Beim Vollenden dieses Pfannengerichts nehmen meine Zutaten ein bisschen zu viel Farbe, was aber dem Geschmack nicht abträglich ist. Sieht aber nicht ganz so schön määhr aus. Jetzt noch schnell Anrichten auf einem großen Teller, die gebratenen Zanderstücke auf die Gemüse-ApfelSherry-Nudeln legen, den Lammrücken tranchieren (ich habe Glück gehabt, er ist noch wunderbar rosa) und mit dem ApfelSherry-Senf-Chutney, den gehackten Walnüssen und den Himbeeren (Johannisbeeren gehen auch) ausgarnieren. Leider habe ich die tollen frischen Kräuter in der Koch-Duell-Hektik übersehen. Mit denen hätte ich das „Schwarze Schaf“ noch schöner inszenieren können. Zu spät! Der Teller wird präsentiert. Die Zuschauer dürfen abstimmen – und erst hinterher probieren. Eigentlich blöd, oder?

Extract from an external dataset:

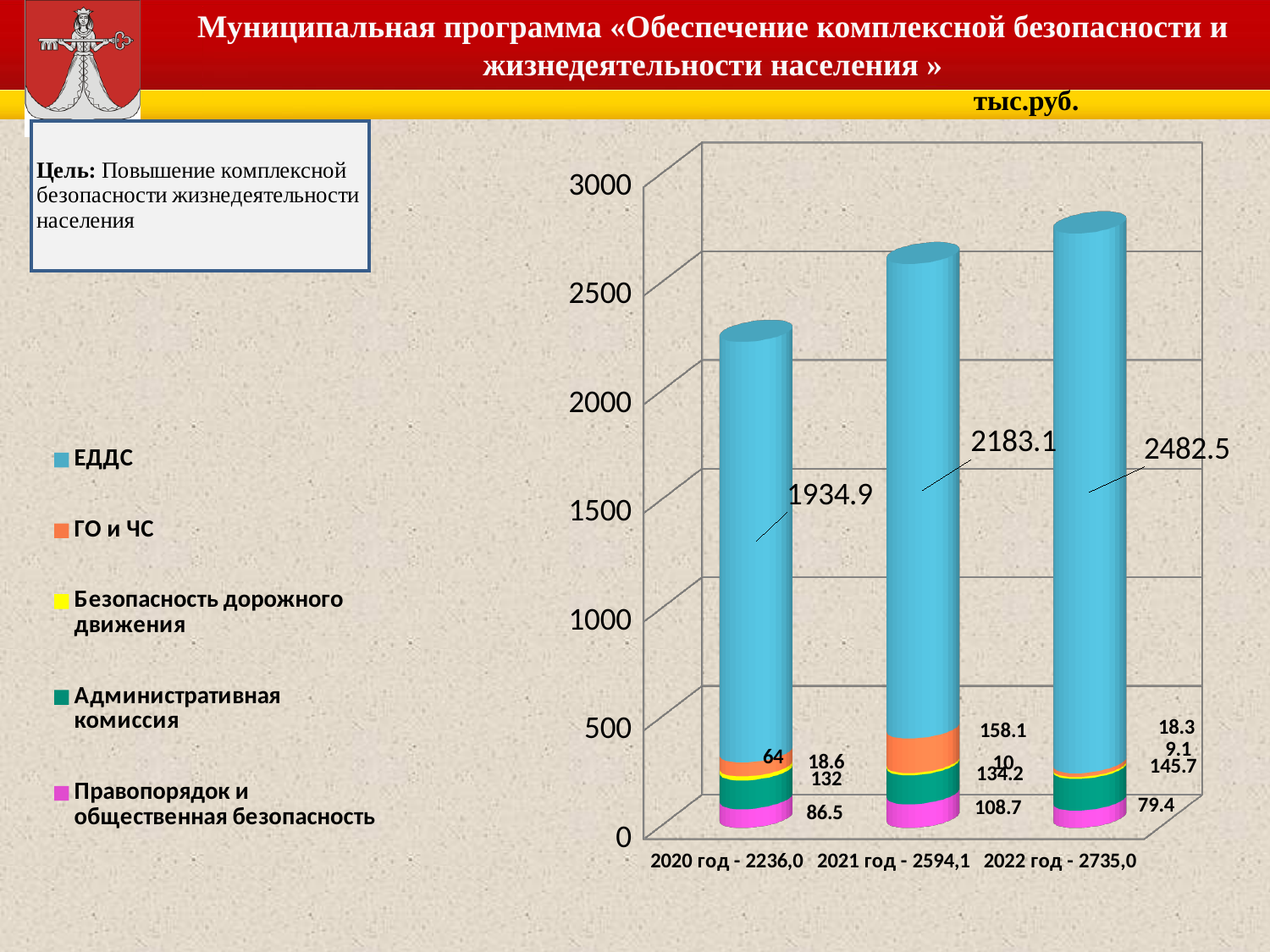
In which year is the ЕДДС value highest? 2022 год What is the value of ЕДДС for 2020 год? 1934.9 How many years (categories) are shown on the x axis? 3 Which is larger: Правопорядок и общественная безопасность in 2021 год or in 2020 год? 2021 год What is the difference between the ЕДДС values for 2022 год and 2021 год? 299.4 What is the total of the stacked bar for 2021 год? 2594,1 What is the value of Правопорядок и общественная безопасность for 2022 год? 79.4 In which year is the ГО и ЧС value lowest? 2022 год What is the value of ГО и ЧС for 2021 год? 158.1 How many series does the legend list? 5 What kind of chart is shown on the slide? Stacked bar chart What is the value of Административная комиссия for 2021 год? 134.2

Während ich schnell noch eine zweite Pfanne dieses Gerichts zubereite, verfolge ich aus den Augenwinkeln die Abstimmung. Ist ja eigentlich nur eine Gaudi. Und vielleicht habe ja mindestens 3 Leute für Micha und mich gestimmt. Denn der Kollege nebenan wirkt viel professioneller. Und hat auch eine richtige Kochjacke an. Und das was er da kocht ist wahrscheinlich auch viel schwieriger als unser „Sündenbock“. Und schöner angerichtet hat er es auf jeden Fall. Als ich die hochgehaltenen Karten sehe, muss ich Micha schnell fragen, ob wir wirklich das Team „Salz“ sind. Aber auch Micha ist baff! Knapp 2/3 der Leute fanden unsere Darbietung gut. Juhuuu!Wir haben gewonnen!!! Doch jetzt gehts ans Eingemachte. Die Zuschauer kommen zu uns an die Töpfe und Pfannen und dürfen probieren. Und sind vom Geschmack unseres Genudelten LammFisches völlig begeistert. Einige fragen nach dem Rezept. Ich habe keines parat. Ist alles beim Kochen entstanden. Und deshalb habe ich diesen Blök geschrieben. Rezeptur-Aufzeichnungen gehen auch anders!